> PROBLEM DESCRIPTION
What is needed is an exact copy of all the records below.

====== GIVEN ENTRIES

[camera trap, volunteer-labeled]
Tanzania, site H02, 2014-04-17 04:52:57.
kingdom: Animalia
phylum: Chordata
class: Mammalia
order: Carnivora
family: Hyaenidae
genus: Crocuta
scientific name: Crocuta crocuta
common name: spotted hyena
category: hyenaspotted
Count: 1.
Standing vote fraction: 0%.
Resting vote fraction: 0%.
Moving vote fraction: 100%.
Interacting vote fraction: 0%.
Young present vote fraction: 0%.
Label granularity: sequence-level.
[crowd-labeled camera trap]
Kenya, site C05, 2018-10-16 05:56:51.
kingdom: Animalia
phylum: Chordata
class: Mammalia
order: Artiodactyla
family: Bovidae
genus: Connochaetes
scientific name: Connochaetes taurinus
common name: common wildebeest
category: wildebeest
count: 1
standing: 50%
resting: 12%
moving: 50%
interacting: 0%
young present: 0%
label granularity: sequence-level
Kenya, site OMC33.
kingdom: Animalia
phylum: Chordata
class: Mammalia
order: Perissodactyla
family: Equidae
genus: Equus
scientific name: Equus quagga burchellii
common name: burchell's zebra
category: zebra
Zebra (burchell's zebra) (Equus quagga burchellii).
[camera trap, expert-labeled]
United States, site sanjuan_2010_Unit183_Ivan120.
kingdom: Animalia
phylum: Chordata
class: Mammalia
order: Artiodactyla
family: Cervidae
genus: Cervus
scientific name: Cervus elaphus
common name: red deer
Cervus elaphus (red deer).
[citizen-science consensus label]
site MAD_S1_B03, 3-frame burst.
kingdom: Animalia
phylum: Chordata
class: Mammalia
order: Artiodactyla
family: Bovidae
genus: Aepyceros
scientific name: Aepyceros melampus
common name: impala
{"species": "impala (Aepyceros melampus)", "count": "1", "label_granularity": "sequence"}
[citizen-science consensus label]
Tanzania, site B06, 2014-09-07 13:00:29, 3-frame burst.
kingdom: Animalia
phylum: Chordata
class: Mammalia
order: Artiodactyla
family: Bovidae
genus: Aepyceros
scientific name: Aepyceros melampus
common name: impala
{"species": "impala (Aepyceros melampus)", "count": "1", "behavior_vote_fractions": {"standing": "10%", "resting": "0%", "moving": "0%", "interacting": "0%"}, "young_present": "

============

> ANSWER TO THIS EXERCISE
[camera trap, volunteer-labeled]
Tanzania, site H02, 2014-04-17 04:52:57.
kingdom: Animalia
phylum: Chordata
class: Mammalia
order: Carnivora
family: Hyaenidae
genus: Crocuta
scientific name: Crocuta crocuta
common name: spotted hyena
category: hyenaspotted
Count: 1.
Standing vote fraction: 0%.
Resting vote fraction: 0%.
Moving vote fraction: 100%.
Interacting vote fraction: 0%.
Young present vote fraction: 0%.
Label granularity: sequence-level.
[crowd-labeled camera trap]
Kenya, site C05, 2018-10-16 05:56:51.
kingdom: Animalia
phylum: Chordata
class: Mammalia
order: Artiodactyla
family: Bovidae
genus: Connochaetes
scientific name: Connochaetes taurinus
common name: common wildebeest
category: wildebeest
count: 1
standing: 50%
resting: 12%
moving: 50%
interacting: 0%
young present: 0%
label granularity: sequence-level
Kenya, site OMC33.
kingdom: Animalia
phylum: Chordata
class: Mammalia
order: Perissodactyla
family: Equidae
genus: Equus
scientific name: Equus quagga burchellii
common name: burchell's zebra
category: zebra
Zebra (burchell's zebra) (Equus quagga burchellii).
[camera trap, expert-labeled]
United States, site sanjuan_2010_Unit183_Ivan120.
kingdom: Animalia
phylum: Chordata
class: Mammalia
order: Artiodactyla
family: Cervidae
genus: Cervus
scientific name: Cervus elaphus
common name: red deer
Cervus elaphus (red deer).
[citizen-science consensus label]
site MAD_S1_B03, 3-frame burst.
kingdom: Animalia
phylum: Chordata
class: Mammalia
order: Artiodactyla
family: Bovidae
genus: Aepyceros
scientific name: Aepyceros melampus
common name: impala
{"species": "impala (Aepyceros melampus)", "count": "1", "label_granularity": "sequence"}
[citizen-science consensus label]
Tanzania, site B06, 2014-09-07 13:00:29, 3-frame burst.
kingdom: Animalia
phylum: Chordata
class: Mammalia
order: Artiodactyla
family: Bovidae
genus: Aepyceros
scientific name: Aepyceros melampus
common name: impala
{"species": "impala (Aepyceros melampus)", "count": "1", "behavior_vote_fractions": {"standing": "10%", "resting": "0%", "moving": "0%", "interacting": "0%"}, "young_present": "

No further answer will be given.